The Apocalypse of Don: Trump, Nietzsche, and Antichrist America
Why far-right Christians turned to the world’s most infamous atheist
This is the first of a two-part essay on how Friedrich Nietzsche became the lodestar of reactionary Christianity. Please subscribe to stay in touch! Check out more content in the How This Happened series.
The world is on fire. Inside the United States, chaos reigns and established institutions are proving utterly feckless in response. Despite running the most corrupt and incompetent administration in American history and despite instigating an armed mob invasion of the Capitol building, Donald Trump got re-elected and has once again become the president.

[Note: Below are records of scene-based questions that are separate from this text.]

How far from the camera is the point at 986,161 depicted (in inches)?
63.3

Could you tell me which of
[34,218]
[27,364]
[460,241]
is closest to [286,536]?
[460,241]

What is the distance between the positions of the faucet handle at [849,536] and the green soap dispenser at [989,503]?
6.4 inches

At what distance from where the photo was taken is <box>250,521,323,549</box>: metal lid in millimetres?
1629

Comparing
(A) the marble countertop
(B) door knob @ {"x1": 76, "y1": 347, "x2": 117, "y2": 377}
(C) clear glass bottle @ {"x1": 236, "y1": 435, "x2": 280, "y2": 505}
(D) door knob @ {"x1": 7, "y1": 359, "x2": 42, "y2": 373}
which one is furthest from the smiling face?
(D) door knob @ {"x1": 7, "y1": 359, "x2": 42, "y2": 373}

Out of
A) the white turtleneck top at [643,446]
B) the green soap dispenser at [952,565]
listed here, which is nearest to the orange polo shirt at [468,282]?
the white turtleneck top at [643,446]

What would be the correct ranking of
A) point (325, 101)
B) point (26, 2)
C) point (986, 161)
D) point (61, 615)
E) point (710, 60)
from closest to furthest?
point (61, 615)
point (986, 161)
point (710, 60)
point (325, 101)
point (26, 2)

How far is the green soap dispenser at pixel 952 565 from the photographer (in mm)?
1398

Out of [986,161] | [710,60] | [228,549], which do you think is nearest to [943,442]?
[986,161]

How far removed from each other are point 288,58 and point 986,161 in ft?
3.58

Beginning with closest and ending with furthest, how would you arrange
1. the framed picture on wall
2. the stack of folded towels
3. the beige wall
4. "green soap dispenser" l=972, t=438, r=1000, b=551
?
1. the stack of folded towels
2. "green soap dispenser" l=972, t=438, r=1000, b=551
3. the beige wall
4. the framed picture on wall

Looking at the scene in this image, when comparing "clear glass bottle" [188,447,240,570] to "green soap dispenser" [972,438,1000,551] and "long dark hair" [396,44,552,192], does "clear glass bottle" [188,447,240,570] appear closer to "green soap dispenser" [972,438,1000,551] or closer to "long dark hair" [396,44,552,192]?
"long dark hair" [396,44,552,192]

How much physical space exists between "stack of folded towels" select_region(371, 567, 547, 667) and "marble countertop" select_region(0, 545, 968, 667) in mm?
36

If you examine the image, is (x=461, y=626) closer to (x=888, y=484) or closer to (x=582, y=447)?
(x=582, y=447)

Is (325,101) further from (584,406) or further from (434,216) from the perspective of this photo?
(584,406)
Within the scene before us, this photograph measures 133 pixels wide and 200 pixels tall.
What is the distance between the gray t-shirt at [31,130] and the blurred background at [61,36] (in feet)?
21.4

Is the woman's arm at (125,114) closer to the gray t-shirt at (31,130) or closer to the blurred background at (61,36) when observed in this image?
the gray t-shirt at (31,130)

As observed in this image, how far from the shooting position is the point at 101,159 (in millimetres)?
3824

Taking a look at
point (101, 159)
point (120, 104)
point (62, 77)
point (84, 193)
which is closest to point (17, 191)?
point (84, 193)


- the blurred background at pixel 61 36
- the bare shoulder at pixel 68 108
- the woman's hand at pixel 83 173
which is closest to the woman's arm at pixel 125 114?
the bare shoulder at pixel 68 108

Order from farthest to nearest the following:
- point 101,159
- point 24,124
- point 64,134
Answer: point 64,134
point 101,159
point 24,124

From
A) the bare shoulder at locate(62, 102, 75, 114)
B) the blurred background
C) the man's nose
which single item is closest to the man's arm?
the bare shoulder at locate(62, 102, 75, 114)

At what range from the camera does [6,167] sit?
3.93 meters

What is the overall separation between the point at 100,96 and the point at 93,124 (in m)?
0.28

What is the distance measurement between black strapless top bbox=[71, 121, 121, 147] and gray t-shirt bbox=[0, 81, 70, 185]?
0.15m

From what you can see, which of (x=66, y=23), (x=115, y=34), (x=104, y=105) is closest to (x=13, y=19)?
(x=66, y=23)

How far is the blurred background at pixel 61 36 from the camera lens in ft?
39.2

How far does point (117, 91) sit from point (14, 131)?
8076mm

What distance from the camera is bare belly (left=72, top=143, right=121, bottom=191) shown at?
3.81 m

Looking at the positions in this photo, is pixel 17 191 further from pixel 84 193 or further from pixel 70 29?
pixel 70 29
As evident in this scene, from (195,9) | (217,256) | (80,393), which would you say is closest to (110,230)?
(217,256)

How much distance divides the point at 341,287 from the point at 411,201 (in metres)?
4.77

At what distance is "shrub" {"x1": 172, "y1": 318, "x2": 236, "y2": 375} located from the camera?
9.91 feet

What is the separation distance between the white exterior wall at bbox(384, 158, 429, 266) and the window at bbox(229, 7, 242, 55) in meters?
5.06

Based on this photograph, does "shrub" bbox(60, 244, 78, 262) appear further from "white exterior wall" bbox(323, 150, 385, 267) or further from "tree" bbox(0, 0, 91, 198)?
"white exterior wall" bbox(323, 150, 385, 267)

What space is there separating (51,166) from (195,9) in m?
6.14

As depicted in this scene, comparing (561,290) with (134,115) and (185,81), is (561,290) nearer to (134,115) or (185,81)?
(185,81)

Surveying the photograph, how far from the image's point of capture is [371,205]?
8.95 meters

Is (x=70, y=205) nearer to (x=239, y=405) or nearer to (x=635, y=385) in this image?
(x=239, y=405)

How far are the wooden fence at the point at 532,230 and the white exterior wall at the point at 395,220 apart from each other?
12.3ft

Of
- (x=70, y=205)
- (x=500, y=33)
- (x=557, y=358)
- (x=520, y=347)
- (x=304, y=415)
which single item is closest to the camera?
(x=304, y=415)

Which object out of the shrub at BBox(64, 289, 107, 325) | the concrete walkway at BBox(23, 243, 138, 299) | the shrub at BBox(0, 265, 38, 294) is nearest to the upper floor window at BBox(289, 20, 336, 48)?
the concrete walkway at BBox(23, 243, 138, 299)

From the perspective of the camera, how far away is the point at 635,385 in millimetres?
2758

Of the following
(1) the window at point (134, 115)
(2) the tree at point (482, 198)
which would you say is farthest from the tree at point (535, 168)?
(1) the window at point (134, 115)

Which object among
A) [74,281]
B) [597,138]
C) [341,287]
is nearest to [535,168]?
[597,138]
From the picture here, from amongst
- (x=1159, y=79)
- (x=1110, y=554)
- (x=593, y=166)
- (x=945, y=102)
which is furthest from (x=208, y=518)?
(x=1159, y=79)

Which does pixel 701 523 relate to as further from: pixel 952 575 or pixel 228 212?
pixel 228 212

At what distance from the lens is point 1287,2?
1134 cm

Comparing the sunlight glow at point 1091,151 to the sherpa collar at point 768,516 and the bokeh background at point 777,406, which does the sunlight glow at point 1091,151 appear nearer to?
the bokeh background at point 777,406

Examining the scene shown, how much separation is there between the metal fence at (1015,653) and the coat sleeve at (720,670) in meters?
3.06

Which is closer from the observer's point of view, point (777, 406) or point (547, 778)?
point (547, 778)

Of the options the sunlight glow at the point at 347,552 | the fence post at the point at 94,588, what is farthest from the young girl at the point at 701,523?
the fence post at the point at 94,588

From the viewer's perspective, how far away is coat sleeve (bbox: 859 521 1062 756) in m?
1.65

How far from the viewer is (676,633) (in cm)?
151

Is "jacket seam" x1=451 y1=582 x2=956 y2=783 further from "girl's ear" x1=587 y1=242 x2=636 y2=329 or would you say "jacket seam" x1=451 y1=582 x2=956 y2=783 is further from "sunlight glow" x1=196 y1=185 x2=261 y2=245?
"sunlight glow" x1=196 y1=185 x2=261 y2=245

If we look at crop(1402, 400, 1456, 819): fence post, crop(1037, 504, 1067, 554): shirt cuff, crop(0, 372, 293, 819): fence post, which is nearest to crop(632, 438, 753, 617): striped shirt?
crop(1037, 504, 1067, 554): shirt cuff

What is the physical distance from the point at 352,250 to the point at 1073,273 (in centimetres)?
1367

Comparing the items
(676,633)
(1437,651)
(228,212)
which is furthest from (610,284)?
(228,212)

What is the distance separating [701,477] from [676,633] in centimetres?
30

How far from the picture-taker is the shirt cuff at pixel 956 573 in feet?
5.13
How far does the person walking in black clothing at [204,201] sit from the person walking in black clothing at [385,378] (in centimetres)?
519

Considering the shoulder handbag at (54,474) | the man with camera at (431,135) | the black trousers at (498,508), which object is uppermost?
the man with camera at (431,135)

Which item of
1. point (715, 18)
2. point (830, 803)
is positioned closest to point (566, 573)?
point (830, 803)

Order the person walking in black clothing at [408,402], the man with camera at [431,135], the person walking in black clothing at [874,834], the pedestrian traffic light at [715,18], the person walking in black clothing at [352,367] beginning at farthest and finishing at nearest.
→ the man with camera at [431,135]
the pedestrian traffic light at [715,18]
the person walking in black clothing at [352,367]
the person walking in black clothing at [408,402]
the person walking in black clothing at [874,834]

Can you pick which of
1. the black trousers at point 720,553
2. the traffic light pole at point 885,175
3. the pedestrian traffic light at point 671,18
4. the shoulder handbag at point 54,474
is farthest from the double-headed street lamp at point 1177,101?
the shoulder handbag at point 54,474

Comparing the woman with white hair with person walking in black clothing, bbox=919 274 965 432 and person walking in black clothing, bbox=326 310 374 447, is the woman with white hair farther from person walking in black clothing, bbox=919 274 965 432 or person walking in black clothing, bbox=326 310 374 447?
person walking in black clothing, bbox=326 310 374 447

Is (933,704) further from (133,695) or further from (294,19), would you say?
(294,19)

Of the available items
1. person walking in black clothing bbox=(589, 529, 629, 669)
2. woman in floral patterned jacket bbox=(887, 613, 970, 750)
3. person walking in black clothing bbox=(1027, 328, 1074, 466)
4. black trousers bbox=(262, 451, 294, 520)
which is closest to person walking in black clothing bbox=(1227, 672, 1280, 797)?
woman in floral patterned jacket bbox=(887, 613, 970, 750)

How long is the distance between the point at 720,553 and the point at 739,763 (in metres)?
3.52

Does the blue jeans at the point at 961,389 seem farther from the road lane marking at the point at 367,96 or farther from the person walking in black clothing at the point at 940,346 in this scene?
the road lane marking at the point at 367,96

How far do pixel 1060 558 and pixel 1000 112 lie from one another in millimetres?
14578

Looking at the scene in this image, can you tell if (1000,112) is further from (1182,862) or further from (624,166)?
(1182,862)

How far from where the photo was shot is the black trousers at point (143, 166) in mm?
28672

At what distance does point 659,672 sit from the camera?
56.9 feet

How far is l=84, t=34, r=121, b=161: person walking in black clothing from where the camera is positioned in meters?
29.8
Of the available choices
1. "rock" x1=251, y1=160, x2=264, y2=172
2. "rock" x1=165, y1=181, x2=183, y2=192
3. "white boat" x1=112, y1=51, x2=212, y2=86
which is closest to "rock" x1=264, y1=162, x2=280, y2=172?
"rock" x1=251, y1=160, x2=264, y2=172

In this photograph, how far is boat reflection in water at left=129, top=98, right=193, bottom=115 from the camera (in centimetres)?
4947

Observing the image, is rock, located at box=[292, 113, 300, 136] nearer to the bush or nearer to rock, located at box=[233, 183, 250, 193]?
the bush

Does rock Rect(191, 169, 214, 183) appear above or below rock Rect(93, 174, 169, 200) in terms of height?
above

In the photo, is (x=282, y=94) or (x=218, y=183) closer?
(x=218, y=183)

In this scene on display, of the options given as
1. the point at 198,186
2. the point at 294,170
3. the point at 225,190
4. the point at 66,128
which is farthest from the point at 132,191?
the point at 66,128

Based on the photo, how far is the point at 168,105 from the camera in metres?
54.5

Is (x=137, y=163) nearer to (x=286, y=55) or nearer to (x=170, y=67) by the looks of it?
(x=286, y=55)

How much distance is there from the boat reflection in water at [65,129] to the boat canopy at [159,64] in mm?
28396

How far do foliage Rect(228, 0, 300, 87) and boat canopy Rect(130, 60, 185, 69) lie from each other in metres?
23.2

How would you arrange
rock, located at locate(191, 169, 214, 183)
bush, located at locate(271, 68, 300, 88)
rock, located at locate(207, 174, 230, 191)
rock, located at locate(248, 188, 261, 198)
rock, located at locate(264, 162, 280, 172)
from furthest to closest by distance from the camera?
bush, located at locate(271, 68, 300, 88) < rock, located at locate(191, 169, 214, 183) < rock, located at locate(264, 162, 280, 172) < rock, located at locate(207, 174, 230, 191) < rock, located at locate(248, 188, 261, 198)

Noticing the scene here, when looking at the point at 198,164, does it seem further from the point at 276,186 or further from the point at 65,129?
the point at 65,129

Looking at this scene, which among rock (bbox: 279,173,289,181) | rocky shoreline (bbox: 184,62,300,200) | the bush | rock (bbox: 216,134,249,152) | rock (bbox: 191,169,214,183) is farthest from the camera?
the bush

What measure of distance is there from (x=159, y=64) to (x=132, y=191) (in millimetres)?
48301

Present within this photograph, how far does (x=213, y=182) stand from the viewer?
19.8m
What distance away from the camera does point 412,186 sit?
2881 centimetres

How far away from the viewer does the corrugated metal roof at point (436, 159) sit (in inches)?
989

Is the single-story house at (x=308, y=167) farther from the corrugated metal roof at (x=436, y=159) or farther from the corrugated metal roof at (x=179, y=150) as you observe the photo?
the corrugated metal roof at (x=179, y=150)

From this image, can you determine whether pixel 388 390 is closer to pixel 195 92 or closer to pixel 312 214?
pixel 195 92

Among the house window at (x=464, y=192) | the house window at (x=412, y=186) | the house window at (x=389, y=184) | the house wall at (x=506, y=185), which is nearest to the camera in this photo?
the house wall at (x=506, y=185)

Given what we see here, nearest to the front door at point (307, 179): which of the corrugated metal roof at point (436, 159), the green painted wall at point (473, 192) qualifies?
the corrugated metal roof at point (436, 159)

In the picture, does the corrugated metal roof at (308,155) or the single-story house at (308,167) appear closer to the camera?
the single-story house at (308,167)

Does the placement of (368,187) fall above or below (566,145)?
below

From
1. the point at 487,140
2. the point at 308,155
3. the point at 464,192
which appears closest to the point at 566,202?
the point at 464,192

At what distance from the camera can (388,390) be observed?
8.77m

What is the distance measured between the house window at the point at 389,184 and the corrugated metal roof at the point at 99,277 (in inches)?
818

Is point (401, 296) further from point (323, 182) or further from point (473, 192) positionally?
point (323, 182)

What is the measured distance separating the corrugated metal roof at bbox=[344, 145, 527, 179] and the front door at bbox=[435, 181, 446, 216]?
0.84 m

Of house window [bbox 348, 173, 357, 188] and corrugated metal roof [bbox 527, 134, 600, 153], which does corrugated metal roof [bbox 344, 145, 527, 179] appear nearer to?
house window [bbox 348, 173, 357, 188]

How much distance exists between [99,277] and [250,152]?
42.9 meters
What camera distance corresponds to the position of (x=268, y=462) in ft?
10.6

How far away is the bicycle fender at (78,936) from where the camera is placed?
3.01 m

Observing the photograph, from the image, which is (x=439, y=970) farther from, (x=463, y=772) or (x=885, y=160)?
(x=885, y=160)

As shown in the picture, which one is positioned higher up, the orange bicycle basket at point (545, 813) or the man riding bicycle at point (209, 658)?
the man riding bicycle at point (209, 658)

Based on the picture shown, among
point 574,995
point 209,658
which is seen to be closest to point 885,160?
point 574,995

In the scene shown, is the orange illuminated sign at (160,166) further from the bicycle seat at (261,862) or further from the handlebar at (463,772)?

There are many different explanations for how this happened, but the most significant is that the United States, and humanity as a whole, is in an epistemic crisis which has sparked a political rebellion. Unlike military rebellions, the liberal order of the past 200 years has no idea how to respond. Political leaders, educators, and scientists have been unable to understand, much less ameliorate the situation.
While the global epistemic crisis began among religious fundamentalists, it has spread to societal institutions which have become so far removed from common experience that they cannot even grasp the nature of the problem.
It all comes down to this: Willful ignorance and skepticism are functionally the same thing. They differ only in purpose. Willful ignorance seeks to preserve existing knowledge and existing hierarchies. Skepticism, by contrast, seeks to reevaluate existing knowledge and discover new ways of thinking and being.
Not having the ultimate answers is not nihilism; it is an invitation to discover and create shared moral viewpoints that work for everyone—whether through democratic consensus, ethical philosophy, or cultural traditions that foster collective understanding and cooperation.
While some of us may not like it, we can know that there is no evidence that Noah’s flood happened, or that many early Christians did not view Jesus as divine, just as we can know that there are thousands of transitional fossils that have been discovered and that gravity behaves in ways that are predictable in our slice of reality.
While we can never definitively prove that gravitation will always and everywhere behave according to the equations of Isaac Newton, we can demonstrate beyond a reasonable doubt that gravity behaves the same way in the area of space-time we inhabit. Likewise within the realm of ethics, while there are no absolute principles on which to base moral beliefs, we can strive to make societal and individual choices which maximize collective and individual freedom. Uncertainty can thus be the basis for democracy, if properly understood and respected, as it allows for adaptability and the continuous reevaluation of policies and governance structures.
Historically, the democratic process has thrived on this principle of moral relativism, beginning with the deliberative assemblies of ancient Greece, where open debate was essential to governance. The Magna Carta of 1215 represented a crucial shift in the relationship between rulers and the ruled, establishing the foundation for legal constraints on monarchical power. The Swiss cantons, which began developing their system of self-governance in the 13th century, later reinforced these ideas through their decentralized and participatory political structures, demonstrating how local governance could function within a broader democratic framework.
The Constitutional Convention of 1787 in what later became the United States further enshrined this principle. Finally, the black civil rights movement of the 1960s demonstrated the necessity of uncertainty and struggle in ensuring democratic rights, as activists challenged and reshaped the moral and legal landscape of American society through protest, legislation, and civic engagement.
Skepticism and moral relativism are powerful tools for freedom. But at the same time, the skeptical posture can very much be destructive or tyrannical. If facts and values cannot ever be true, couldn’t we treat ethics and science as matters of personal opinion? What if truth is more a question of power than of argumentation? Answering yes to these two questions was the central moral thesis of Friedrich Nietzsche, the first postmodern reactionary.
Nietzsche’s rebellion against democracy and facts
Living at the beginning of modernity in mid-19th century Germany, the flagrantly profane Nietzsche realized sooner than almost anyone that the West was facing a crisis of nihilism now that Christianity’s truth claims had been disproved through Biblical scholarship, the research of Charles Darwin, and the philosophizing of David Hume and Immanuel Kant.
“God is dead,” Nietzsche proclaimed, and now that Christianity had been factually and philosophically deconstructed, the ethical and scientific order it had been created would still remain, but in a permanently damaged state. He was correct.